While the family has an acrimonious history, the court chose to focus on several dates within the month of August 2016 to try to pinpoint the date on which the minor child, BLZ, was retained in Michigan at the end of a summer vacation to see her father. The father was slated to put BLZ on a plane to Florida on August 9, 2016 at which time her maternal grandfather would take over custody (and presumably, after a trip to Walt Disney World, take her back to Ecuador). Due to a Delta Airlines nationwide outage, that flight did not happen, and shortly thereafter, BLZ told her father that she objected to returning to Ecuador. The minor child’s travel authorization permitted BLZ to travel to the USA until August 15, 2016. The respondent father filed for a change in custody on August 10, 2016 in Michigan, but the action was never served on the petitioner mother. Respondent father called petitioner mother when the child did not get on the flight to Orlando, but did not specifically state he was going to keep the child in Michigan.

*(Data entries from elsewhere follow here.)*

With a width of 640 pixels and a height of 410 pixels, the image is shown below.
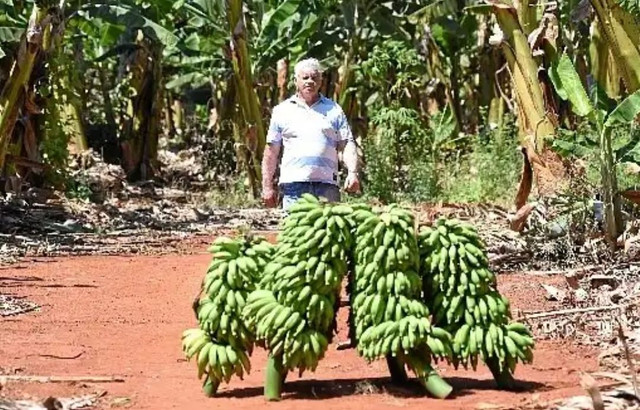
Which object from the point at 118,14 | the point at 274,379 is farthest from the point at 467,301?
the point at 118,14

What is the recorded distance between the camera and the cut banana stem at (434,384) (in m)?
5.21

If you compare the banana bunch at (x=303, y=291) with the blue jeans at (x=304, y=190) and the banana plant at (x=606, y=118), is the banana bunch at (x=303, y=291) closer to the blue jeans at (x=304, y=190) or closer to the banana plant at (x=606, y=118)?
the blue jeans at (x=304, y=190)

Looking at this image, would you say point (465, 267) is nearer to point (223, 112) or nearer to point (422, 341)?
point (422, 341)

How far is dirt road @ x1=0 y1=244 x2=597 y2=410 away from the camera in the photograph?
5340mm

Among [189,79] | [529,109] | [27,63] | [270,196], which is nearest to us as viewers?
[270,196]

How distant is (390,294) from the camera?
5270 millimetres

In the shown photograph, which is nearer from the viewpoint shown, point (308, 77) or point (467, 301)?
point (467, 301)

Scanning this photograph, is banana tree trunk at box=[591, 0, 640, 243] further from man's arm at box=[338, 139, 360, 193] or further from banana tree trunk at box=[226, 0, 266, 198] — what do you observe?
banana tree trunk at box=[226, 0, 266, 198]

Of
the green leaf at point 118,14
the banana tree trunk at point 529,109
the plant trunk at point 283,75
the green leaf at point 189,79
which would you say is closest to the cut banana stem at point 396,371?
the banana tree trunk at point 529,109

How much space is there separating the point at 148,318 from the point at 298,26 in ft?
39.3

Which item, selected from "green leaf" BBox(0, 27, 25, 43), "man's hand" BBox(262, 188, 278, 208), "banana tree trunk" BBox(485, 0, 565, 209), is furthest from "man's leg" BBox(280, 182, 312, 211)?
"green leaf" BBox(0, 27, 25, 43)

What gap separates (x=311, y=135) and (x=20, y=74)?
20.0 ft

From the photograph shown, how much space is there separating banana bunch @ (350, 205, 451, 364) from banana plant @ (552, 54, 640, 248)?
3.78 m

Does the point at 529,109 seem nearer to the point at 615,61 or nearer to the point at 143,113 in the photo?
the point at 615,61
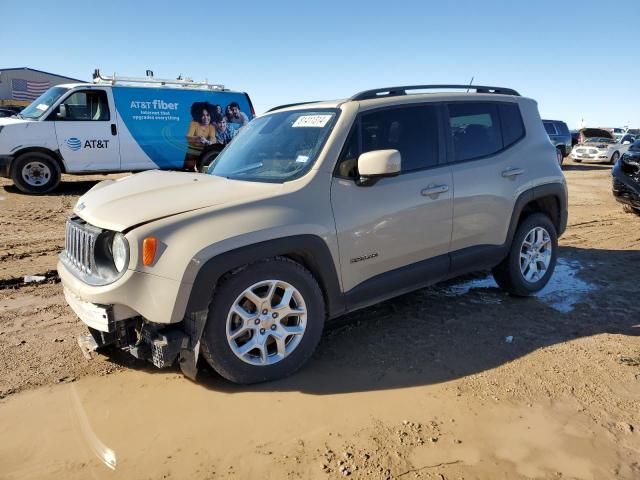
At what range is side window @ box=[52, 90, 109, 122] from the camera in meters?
10.7

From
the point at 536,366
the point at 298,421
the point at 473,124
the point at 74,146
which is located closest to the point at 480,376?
the point at 536,366

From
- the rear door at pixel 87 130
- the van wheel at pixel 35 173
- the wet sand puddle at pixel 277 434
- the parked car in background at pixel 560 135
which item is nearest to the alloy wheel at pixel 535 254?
the wet sand puddle at pixel 277 434

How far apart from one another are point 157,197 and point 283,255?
896mm

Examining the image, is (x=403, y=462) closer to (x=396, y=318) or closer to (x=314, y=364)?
(x=314, y=364)

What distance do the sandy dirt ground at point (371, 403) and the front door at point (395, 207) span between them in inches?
22.8

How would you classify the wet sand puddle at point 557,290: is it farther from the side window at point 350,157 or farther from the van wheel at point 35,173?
the van wheel at point 35,173

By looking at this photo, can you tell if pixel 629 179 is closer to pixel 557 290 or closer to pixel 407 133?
pixel 557 290

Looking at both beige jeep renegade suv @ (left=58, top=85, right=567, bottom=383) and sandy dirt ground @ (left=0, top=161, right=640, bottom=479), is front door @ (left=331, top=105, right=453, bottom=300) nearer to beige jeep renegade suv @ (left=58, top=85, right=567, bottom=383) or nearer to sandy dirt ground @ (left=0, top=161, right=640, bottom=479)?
beige jeep renegade suv @ (left=58, top=85, right=567, bottom=383)

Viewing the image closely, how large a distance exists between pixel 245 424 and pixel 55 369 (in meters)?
1.54

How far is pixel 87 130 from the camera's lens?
1098cm

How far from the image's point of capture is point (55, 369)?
11.5 feet

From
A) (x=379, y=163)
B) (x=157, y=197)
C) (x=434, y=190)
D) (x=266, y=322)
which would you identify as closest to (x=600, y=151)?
(x=434, y=190)

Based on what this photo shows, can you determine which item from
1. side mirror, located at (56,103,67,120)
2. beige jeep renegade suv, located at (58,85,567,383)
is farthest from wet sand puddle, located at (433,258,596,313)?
side mirror, located at (56,103,67,120)

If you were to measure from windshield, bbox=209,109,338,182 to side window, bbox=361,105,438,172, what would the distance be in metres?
0.31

The dates are all important in this particular case because petitioner mother filed her Hague Return lawsuit on August 14, 2017. The court needs to pinpoint precisely when the retention became wrongful to determine if the mother actually initiated her suit within one year of the child's retention, nullifying the father’s argument that the child was now settled in Michigan.
How does a court determine when a retention becomes wrongful? The court concluded that it would need to examine “that date on which [the retaining parent]’s actions were so unequivocal that [the left behind parent] knew or should have known that the [minor child] would not be returned.”
The court analyzed the circumstantial evidence and weighed the credibility of the witnesses. Starting with the date of August 15, 2016 (the date which the travel consent form expired), the court worked backwards and looked at the petitioner mother’s actions that could cause the court to believe she knew or should have known that the child was not returning. Given that the mother says she called the father and his relatives “thousands” of times after the child did not get to Orlando, and the father never picked up, and that she consulted an Ecuadorian lawyer on August 14, 2016, the court concluded that the mother knew or should have known before August 15, 2016 that her daughter was being retained in Michigan. The court pinpointed the wrongful retention at August 11, 2016, which was within 24 hours of the mother’s un-returned phone calls. Her petition was not timely filed. The father may argue the exception of the child now being settled.